* [Goal] Which lines in the entries below contain the word "farthest"? Show each of those lines in full, treating uppercase and lowercase as different.

* [Dataset]
———
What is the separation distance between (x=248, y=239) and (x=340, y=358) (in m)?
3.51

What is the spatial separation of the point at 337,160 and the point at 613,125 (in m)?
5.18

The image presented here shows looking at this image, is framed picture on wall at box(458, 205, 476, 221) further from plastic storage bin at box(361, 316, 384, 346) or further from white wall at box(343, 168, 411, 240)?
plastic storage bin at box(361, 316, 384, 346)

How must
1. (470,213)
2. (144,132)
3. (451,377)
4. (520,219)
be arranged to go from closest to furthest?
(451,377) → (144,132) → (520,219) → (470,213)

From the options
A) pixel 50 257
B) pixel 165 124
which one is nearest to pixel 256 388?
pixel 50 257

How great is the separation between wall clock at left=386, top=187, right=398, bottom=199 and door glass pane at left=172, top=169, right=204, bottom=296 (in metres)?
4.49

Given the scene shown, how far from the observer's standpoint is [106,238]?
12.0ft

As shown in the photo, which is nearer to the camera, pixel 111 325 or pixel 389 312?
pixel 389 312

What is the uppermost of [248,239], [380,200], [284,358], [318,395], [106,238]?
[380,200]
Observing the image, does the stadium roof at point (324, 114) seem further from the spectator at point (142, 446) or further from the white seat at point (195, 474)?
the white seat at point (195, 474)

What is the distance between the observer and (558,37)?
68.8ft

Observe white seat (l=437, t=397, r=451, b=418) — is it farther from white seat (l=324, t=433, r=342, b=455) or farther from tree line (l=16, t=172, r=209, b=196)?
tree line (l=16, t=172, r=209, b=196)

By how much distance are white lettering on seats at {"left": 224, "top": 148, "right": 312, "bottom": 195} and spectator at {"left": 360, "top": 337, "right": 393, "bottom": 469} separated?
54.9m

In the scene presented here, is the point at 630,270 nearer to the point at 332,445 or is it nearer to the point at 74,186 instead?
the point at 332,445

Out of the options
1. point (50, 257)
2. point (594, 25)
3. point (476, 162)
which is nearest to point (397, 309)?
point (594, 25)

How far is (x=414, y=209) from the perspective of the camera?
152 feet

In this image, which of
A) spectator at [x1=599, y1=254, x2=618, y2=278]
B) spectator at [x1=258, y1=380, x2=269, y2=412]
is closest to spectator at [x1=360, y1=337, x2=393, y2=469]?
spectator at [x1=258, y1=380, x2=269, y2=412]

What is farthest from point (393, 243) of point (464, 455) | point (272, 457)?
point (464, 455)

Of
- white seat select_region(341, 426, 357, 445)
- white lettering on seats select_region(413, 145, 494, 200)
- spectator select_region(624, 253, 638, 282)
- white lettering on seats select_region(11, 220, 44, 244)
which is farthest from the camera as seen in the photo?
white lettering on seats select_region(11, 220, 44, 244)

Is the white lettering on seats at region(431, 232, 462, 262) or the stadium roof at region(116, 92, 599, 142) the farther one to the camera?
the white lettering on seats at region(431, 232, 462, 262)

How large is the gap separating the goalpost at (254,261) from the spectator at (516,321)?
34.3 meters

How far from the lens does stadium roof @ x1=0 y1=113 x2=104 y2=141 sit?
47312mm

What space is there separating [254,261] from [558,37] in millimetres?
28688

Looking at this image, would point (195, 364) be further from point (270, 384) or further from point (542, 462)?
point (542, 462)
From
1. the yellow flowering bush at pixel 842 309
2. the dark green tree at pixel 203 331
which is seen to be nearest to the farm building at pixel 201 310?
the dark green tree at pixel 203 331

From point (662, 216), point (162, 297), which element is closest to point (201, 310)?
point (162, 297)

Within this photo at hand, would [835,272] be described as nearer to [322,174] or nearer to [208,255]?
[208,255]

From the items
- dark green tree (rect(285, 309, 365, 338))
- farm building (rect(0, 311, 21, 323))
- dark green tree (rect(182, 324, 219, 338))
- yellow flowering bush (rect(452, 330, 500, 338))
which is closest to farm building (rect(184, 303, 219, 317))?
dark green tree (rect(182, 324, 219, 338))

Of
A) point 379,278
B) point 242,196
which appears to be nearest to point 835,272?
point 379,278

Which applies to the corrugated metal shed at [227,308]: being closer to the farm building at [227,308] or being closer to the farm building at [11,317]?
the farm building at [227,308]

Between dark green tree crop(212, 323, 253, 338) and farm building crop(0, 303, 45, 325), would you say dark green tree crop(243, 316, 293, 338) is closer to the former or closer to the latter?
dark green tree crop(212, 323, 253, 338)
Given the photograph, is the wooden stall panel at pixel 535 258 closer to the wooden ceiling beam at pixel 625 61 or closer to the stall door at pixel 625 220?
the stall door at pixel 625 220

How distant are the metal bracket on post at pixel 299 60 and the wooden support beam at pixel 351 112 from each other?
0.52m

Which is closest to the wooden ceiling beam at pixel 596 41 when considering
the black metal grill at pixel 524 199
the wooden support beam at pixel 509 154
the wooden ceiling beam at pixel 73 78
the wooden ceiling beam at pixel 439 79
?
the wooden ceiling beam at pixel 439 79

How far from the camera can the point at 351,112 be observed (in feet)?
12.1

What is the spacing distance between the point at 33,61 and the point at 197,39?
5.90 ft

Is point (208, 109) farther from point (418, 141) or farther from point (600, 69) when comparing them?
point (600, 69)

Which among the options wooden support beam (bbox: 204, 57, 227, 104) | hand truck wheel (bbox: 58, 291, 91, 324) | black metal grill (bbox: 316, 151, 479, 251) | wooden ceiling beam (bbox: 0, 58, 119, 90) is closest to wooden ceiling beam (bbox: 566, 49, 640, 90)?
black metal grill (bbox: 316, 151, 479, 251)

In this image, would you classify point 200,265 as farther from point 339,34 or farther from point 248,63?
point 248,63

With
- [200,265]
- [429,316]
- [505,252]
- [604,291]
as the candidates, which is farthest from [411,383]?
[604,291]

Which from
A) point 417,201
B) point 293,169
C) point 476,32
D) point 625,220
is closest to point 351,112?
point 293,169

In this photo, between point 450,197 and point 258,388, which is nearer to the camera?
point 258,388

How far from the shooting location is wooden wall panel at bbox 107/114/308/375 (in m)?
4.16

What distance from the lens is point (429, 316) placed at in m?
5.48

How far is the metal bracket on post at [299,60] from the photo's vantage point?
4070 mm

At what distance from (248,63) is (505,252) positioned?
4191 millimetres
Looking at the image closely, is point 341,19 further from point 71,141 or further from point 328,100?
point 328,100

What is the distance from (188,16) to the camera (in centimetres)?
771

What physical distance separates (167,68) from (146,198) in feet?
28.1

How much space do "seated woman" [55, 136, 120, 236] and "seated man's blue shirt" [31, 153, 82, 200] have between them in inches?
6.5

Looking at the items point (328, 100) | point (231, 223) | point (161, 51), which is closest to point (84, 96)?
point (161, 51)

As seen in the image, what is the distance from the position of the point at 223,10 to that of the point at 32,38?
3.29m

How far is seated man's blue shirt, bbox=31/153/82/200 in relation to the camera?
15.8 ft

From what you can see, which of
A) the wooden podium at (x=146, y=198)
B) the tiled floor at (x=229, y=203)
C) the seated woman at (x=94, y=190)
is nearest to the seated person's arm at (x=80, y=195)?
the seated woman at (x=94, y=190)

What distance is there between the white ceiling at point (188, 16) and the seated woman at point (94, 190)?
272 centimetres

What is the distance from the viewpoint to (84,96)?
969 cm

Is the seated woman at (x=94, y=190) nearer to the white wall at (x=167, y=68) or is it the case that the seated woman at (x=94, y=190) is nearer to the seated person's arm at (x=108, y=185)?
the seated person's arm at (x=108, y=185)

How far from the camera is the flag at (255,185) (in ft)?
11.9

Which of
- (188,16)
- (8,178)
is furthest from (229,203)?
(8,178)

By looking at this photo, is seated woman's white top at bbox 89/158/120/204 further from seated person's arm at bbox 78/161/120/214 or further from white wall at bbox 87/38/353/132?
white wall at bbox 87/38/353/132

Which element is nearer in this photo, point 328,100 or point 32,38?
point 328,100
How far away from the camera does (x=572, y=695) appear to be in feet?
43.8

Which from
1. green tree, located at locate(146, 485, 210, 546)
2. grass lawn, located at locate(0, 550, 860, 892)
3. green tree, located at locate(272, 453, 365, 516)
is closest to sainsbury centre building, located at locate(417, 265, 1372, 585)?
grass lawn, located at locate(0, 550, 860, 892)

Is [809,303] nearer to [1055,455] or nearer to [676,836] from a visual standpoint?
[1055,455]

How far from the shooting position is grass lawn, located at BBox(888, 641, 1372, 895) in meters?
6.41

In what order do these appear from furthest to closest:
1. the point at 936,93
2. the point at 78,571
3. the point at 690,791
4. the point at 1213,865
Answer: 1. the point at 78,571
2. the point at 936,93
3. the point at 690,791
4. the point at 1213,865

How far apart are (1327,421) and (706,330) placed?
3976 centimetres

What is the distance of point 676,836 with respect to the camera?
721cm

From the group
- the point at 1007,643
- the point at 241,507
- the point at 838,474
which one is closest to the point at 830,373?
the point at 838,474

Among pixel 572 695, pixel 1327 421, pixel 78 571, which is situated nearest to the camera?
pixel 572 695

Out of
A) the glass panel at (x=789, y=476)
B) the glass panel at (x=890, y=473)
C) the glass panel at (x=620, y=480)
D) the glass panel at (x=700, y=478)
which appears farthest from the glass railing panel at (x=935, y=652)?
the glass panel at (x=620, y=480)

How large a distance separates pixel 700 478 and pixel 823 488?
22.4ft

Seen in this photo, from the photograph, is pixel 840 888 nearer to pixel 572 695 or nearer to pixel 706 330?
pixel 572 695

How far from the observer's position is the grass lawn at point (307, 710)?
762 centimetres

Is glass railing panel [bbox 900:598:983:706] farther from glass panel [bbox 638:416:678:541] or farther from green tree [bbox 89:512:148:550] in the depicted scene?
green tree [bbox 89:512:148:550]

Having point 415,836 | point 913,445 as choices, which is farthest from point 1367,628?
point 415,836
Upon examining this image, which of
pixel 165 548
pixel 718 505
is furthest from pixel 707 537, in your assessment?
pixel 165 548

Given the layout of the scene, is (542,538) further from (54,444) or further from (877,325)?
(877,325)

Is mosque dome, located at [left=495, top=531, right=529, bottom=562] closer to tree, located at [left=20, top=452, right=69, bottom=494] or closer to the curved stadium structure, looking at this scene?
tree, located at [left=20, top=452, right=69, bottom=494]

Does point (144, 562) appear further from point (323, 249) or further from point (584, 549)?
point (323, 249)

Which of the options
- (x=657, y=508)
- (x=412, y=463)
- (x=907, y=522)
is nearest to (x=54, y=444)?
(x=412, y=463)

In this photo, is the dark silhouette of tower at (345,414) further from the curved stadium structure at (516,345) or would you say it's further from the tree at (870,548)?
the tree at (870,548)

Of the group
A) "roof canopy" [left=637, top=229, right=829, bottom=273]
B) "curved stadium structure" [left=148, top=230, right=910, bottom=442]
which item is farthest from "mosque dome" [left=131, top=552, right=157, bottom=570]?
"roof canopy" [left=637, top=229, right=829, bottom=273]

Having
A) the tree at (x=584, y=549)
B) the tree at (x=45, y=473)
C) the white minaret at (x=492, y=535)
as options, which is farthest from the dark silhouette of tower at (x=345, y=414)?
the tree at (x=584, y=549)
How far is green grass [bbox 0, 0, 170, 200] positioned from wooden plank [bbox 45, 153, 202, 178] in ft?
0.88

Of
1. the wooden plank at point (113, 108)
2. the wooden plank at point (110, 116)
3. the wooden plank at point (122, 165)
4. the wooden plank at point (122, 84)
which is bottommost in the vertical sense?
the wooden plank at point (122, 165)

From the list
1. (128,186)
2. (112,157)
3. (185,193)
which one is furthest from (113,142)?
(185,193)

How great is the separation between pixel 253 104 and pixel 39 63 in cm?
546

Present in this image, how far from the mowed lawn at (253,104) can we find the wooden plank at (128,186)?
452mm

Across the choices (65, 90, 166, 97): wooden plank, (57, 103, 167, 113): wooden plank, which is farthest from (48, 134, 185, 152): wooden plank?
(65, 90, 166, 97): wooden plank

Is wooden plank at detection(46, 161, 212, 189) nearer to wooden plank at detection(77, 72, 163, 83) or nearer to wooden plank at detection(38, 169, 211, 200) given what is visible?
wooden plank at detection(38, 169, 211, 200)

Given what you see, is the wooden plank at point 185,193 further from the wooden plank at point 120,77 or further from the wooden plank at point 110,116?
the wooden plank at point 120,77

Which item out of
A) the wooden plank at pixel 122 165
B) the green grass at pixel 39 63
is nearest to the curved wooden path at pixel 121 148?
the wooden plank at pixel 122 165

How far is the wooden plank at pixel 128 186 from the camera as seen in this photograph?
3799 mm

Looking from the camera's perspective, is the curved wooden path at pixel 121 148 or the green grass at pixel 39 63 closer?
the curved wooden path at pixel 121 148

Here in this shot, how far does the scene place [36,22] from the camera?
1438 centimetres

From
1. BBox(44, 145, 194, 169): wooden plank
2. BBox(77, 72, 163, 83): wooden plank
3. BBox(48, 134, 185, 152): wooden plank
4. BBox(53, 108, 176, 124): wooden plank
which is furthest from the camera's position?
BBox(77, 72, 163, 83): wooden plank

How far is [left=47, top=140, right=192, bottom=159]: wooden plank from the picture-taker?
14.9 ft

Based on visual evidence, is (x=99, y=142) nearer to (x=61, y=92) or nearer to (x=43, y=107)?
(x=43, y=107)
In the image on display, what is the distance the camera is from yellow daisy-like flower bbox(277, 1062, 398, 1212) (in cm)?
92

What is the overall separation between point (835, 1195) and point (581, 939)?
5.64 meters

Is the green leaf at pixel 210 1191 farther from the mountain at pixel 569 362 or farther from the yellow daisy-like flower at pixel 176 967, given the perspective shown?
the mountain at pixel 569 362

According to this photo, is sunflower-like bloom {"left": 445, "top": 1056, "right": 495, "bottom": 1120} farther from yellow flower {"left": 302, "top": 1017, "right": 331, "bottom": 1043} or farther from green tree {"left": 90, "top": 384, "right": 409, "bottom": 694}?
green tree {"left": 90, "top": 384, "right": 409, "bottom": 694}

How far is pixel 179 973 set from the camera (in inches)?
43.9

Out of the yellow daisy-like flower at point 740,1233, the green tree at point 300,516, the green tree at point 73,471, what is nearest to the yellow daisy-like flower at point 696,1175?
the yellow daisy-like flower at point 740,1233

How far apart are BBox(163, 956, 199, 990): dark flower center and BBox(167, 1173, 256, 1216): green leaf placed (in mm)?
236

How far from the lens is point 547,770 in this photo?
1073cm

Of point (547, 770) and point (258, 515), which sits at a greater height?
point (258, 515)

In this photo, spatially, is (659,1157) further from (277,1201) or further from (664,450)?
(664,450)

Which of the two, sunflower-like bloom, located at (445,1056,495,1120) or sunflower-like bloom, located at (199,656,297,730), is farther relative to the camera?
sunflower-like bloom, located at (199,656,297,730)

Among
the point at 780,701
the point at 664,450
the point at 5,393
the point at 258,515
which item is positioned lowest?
———
* [Full answer]
What is farthest from point (393, 243) of point (464, 455) | point (272, 457)?
which is farthest from the camera as seen in the photo?
as the candidates, which is farthest from [411,383]?
which appears farthest from the glass railing panel at (x=935, y=652)?
Having point 415,836 | point 913,445 as choices, which is farthest from point 1367,628?
which item is farthest from "mosque dome" [left=131, top=552, right=157, bottom=570]?
as options, which is farthest from the dark silhouette of tower at (x=345, y=414)?
Across the choices (65, 90, 166, 97): wooden plank, (57, 103, 167, 113): wooden plank, which is farthest from (48, 134, 185, 152): wooden plank?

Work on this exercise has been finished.